What model of human cognition is "incorrect"? And is it the one presented by Marcus, or a strawman?

> But if you want to genuinely influence the direction of the field, you have to lead by example and produce novel/interesting research results

Are you claiming Marcus has produced no interesting research results?

> not by kvetching in The New Yorker that your favorite approach is not getting enough attention

Why use the term "kvetching"? I'm curious.

> What model of human cognition are you claiming is "incorrect"? And is it the one presented by Marcus, or are you strawmanning?

The model of human cognition I'm referring to is the hybrid connectionist-symbolic one that Marcus is well known for advocating (are YOU strawmanning? lol). I'm criticizing it for being more a theoretical model than one grounded in the physical realities of the brain, which of course no one really understands. Proposing a research program on that basis requires a high burden of proof.

> Are you claiming Marcus has produced no interesting research results?

Yes I am claiming that, if the benchmark for "interesting" is deep learning.

There are indeed areas where deep learning is limited, and hybrid approaches could be superior. I would argue that there is not even close to enough evidence that a hybrid approach has improved generalizable power.

> Why use the term "kvetching"? I'm curious.

Huh? I guess it's the term my mother would use.

>the physical realities of the brain, which of course no one really understands.

No-one in machine learning, yeah, because machine learners mostly don't take neuroscience classes ;-).

> The model of human cognition I'm referring to is the hybrid connectionist-symbolic one that Marcus is well known for advocating

> I'm criticizing it for being more a theoretical model than one grounded in the physical realities of the brain, which of course no one really understands

You're contradicting yourself. On the one hand, you claim Marcus' model is "incorrect". On the other, you claim there's insufficient evidence either way. Which is it?

> are YOU strawmanning? lol

Do you know what the term "strawmanning" means? What could I possibly be strawmanning since I was asking for clarification?

> Proposing a research program on that basis requires a high burden of proof.

As opposed to...?

> Yes I am claiming that, if the benchmark for "interesting" is deep learning.

"Deep learning" isn't the correct benchmark since that's what Marcus is critiquing (to some extent) in the first place.

> I would argue that there is not even close to enough evidence that a hybrid approach has improved generalizable power.

Then you'd be wrong.
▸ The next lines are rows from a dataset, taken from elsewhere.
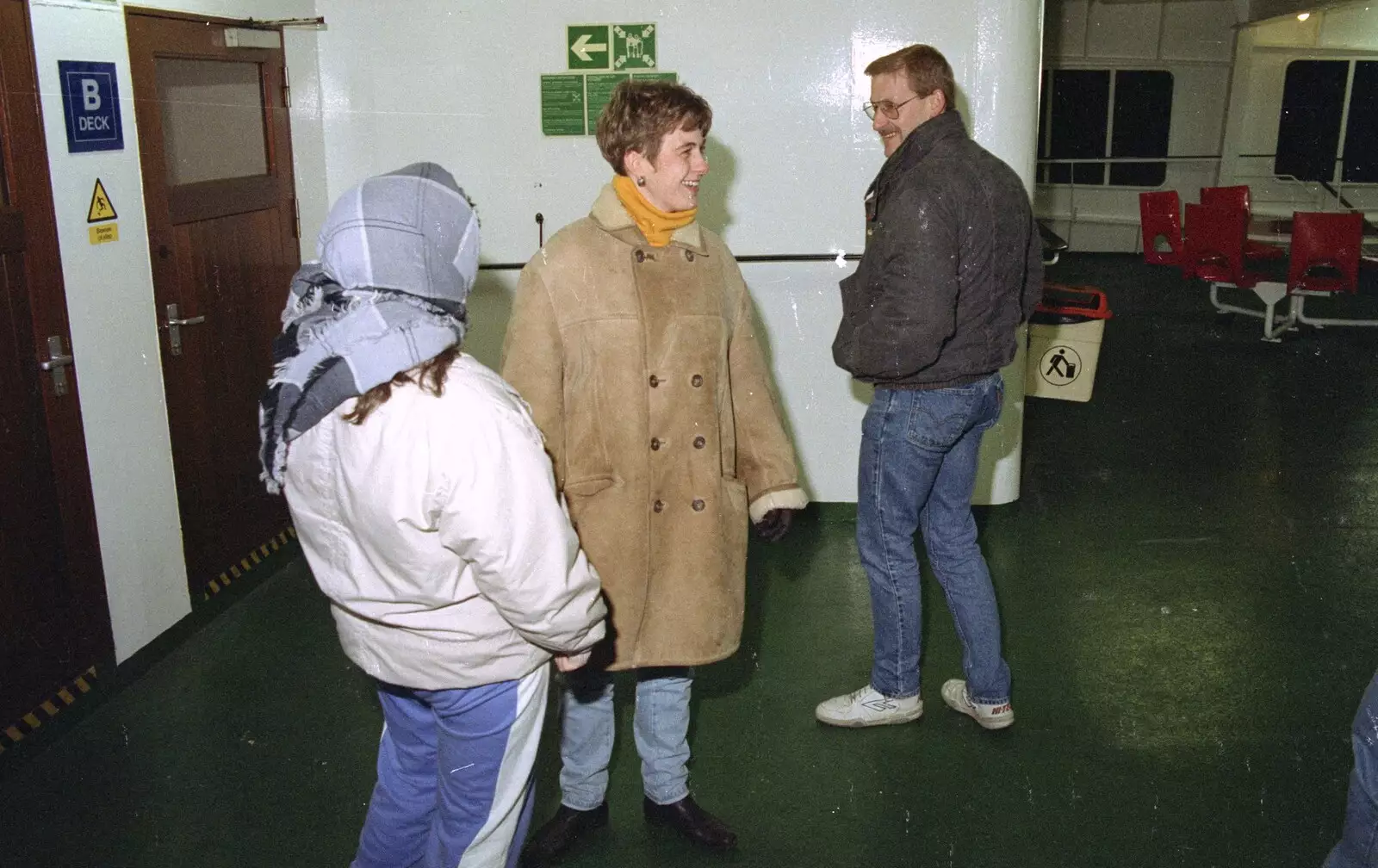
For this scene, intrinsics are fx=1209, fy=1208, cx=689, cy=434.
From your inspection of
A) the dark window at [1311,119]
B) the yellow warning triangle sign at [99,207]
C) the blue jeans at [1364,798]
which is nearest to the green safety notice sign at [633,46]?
the yellow warning triangle sign at [99,207]

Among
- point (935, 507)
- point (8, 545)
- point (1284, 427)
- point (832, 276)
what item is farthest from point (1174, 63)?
point (8, 545)

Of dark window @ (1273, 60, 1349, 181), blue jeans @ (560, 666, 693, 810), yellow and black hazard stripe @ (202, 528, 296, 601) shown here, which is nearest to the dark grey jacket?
blue jeans @ (560, 666, 693, 810)

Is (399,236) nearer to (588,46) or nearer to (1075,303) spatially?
(588,46)

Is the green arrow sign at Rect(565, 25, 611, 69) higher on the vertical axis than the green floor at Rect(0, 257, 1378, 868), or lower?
higher

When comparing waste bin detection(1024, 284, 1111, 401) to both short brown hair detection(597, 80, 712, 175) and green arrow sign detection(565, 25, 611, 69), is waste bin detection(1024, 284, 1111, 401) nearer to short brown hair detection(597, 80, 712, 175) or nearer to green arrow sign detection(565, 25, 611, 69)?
green arrow sign detection(565, 25, 611, 69)

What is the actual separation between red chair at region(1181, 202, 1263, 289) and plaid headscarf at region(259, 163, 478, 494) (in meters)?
8.61

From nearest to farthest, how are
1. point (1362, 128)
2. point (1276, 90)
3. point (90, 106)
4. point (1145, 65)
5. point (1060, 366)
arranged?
point (90, 106) → point (1060, 366) → point (1276, 90) → point (1145, 65) → point (1362, 128)

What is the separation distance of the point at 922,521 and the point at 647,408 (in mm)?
1087

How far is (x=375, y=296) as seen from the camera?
5.57ft

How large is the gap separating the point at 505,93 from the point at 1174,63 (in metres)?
11.3

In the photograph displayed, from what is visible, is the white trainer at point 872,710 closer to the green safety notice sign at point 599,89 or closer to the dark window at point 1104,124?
the green safety notice sign at point 599,89

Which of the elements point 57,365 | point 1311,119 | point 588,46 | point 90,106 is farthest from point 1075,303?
point 1311,119

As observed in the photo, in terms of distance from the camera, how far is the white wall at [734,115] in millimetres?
4441

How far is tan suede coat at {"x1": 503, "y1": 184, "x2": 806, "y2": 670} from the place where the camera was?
2395 millimetres
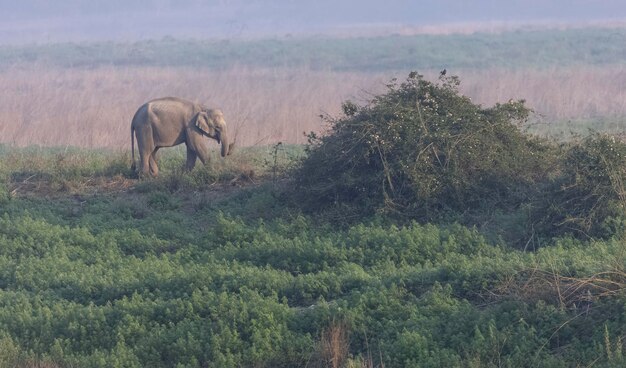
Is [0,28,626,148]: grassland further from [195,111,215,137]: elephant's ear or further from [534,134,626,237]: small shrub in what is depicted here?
[534,134,626,237]: small shrub

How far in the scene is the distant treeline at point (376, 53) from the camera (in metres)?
41.6

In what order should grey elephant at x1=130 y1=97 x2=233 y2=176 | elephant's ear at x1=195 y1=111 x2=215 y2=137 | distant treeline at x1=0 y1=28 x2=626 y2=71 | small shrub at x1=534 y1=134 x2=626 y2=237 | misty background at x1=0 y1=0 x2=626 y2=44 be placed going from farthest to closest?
misty background at x1=0 y1=0 x2=626 y2=44
distant treeline at x1=0 y1=28 x2=626 y2=71
elephant's ear at x1=195 y1=111 x2=215 y2=137
grey elephant at x1=130 y1=97 x2=233 y2=176
small shrub at x1=534 y1=134 x2=626 y2=237

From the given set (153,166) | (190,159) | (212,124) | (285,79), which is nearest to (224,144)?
(212,124)

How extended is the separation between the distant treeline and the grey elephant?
2498 cm

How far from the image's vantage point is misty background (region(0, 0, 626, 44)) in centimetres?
8962

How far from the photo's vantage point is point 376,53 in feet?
151

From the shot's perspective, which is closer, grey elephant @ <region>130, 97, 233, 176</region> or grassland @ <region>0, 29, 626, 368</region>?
grassland @ <region>0, 29, 626, 368</region>

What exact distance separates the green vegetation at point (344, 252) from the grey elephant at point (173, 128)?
414 millimetres

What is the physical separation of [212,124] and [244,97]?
13.9m

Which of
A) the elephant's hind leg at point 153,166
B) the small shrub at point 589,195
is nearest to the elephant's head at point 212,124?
the elephant's hind leg at point 153,166

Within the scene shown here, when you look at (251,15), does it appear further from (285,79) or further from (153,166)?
(153,166)

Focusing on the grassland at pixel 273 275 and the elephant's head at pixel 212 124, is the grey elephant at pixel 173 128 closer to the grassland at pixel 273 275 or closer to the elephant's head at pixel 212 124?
the elephant's head at pixel 212 124

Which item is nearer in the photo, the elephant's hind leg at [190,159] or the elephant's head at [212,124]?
the elephant's head at [212,124]

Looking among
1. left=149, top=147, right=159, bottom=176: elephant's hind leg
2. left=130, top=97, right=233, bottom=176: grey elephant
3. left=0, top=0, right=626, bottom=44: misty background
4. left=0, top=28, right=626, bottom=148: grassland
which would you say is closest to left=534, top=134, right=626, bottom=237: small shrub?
left=0, top=28, right=626, bottom=148: grassland
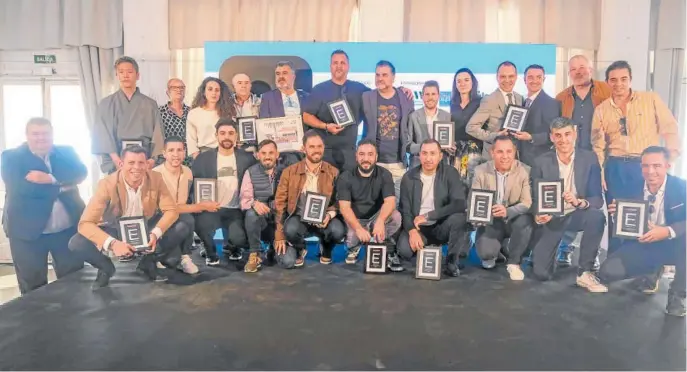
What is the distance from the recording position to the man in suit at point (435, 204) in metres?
3.50

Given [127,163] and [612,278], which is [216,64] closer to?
[127,163]

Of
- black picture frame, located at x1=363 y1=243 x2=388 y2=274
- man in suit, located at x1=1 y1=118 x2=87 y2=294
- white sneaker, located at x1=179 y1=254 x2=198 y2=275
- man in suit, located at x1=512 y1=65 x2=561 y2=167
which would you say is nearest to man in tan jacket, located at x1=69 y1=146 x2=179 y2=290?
white sneaker, located at x1=179 y1=254 x2=198 y2=275

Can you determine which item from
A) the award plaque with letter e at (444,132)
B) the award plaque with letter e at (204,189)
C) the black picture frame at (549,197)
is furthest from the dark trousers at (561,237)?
the award plaque with letter e at (204,189)

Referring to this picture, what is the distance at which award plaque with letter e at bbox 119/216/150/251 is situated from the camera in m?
3.04

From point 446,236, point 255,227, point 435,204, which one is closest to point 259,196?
point 255,227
Here's a good place to start your research:

http://science.sciencemag.org/content/331/6022/1279

> Huh? I guess it's the term my mother would use.

Your mother taught you to describe scientific debate as "kvetching"? That's disappointing.

Can you please stop posting to HN in the flamewar style? You've been doing it a lot. We want thoughtful dicussion here, not gotcha vendettas here.

In particular, your comments have broken this guideline: "Please respond to the strongest plausible interpretation of what someone says, not a weaker one that's easier to criticize. Assume good faith."

https://news.ycombinator.com/newsguidelines.html

> Can you please stop posting to HN in the flamewar style? You've been doing it a lot.

Can you clarify? How have I "been doing it a lot"? And how was my comment "in the flamewar style"?

> Please respond to the strongest plausible interpretation of what someone says, not a weaker one that's easier to criticize.

Which part of the GP's comment do you think I'm unfairly interpreting?

Here are other recent cases: https://news.ycombinator.com/item?id=18503013, https://news.ycombinator.com/item?id=18447094, https://news.ycombinator.com/item?id=18378261. That is what we're asking you not to do.

HN threads are supposed to be thoughtful conversation—not cross examinations or verbal boxing matches, let alone setups to make other people look bad.

> Are you claiming Marcus has produced no interesting research results?

Not the OP, but I'm not familiar with Marcus' contributions. What would you consider his top contributions? Are they all purely theoretical, or is there something that's already been applied in the real world?